Assessing Fragility of an Individual Study With a Binary Outcome

Description

Produces results, such as fragility index, fragility quotient, and event status modifications for altering statistical significance, of an individual study with a binary outcome.

Usage

frag.study(e0, n0, e1, n1, data, all = FALSE, methods,
           modify0 = "both", modify1 = "both", alpha = 0.05,
           alternative = "two.sided", OR = 1, RR = 1, RD = 0,
           allcase = TRUE)

Arguments

e0

a numeric value or the corresponding column name in the argument data, indicating event count in group 0.

n0

a numeric value or the corresponding column name in the argument data, indicating sample size in group 0.

e1

a numeric value or the corresponding column name in the argument data, indicating event count in group 1.

n1

a numeric value or the corresponding column name in the argument data, indicating sample size in group 1.

data

an optional data frame containing the dataset of the individual study with a binary outcome.

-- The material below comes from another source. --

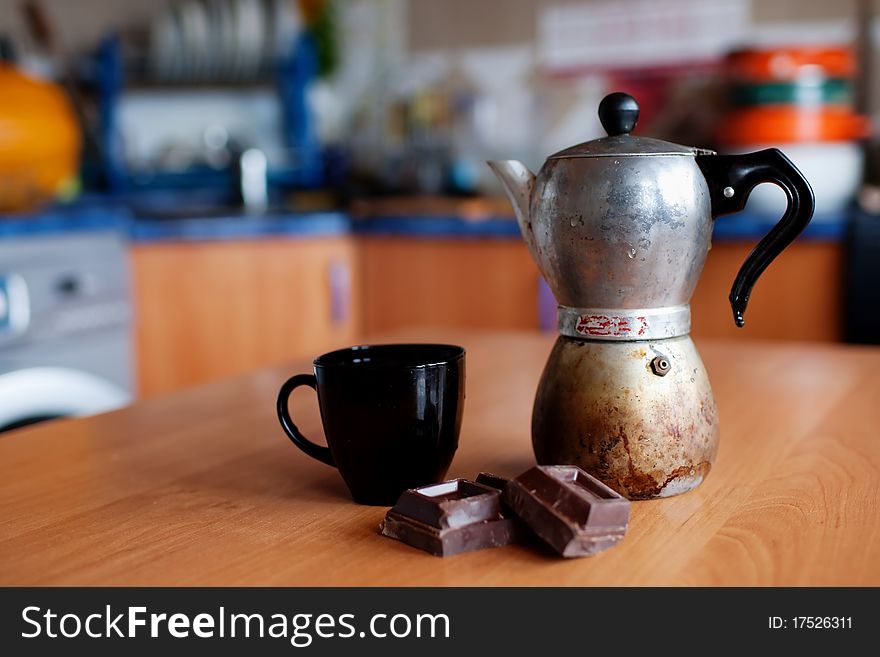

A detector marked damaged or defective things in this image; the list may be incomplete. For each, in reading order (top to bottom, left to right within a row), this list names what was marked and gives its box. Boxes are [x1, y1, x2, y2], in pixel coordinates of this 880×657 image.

rusty stained metal surface [532, 336, 720, 500]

If data is specified, the previous arguments, e0, n0, e1, and n1, should be specified as their corresponding column names in data.

all

a logical value indicating whether all eligible event status modifications will be considered (the default is FALSE).

methods

a character string or a vector of character strings indicating the method(s) used to calculate the p-value(s) of the association between treatment and outcome. It must consist of "Fisher" (Fisher's exact test), "chisq" (chi-squared test), "OR" (odds ratio), "RR" (relative risk), and/or "RD" (risk difference). The default is the vector consisting of all aforementioned five methods.

modify0

a character string indicating the event status modifications in group 0. It should be one of "increase" (increasing event numbers), "decrease" (decreasing event numbers), "both" (the default, modifying event numbers in both directions), and "none" (no modification).

modify1

a character string indicating the event status modifications in group 1. It has the same usage with modify0, with the default being "both".

alpha

a numeric value between 0 and 1, indicating the statistical significance level (the default is 0.05).

alternative

a character string of either "two.sided" (the default) or "one.sided", indicating the alternative hypothesis. It is only used for "OR", "RR", and "RD" in the argument methods.

OR

a numeric positive value indicating the value of odds ratio under the null hypothesis (the default is 1). It is used only if the argument methods includes "OR".

RR

a numeric positive value indicating the value of relative risk under the null hypothesis (the default is 1). It is used only if the argument methods includes "RR".

RD

a numeric value between -1 indicating the value of risk difference under the null hypothesis (the default is 0). It is used only if the argument methods includes "RD".

allcase

a logical value indicating whether obtaining all cases of minimal event status modifications for altering statistical significance or non-significance (the default is TRUE).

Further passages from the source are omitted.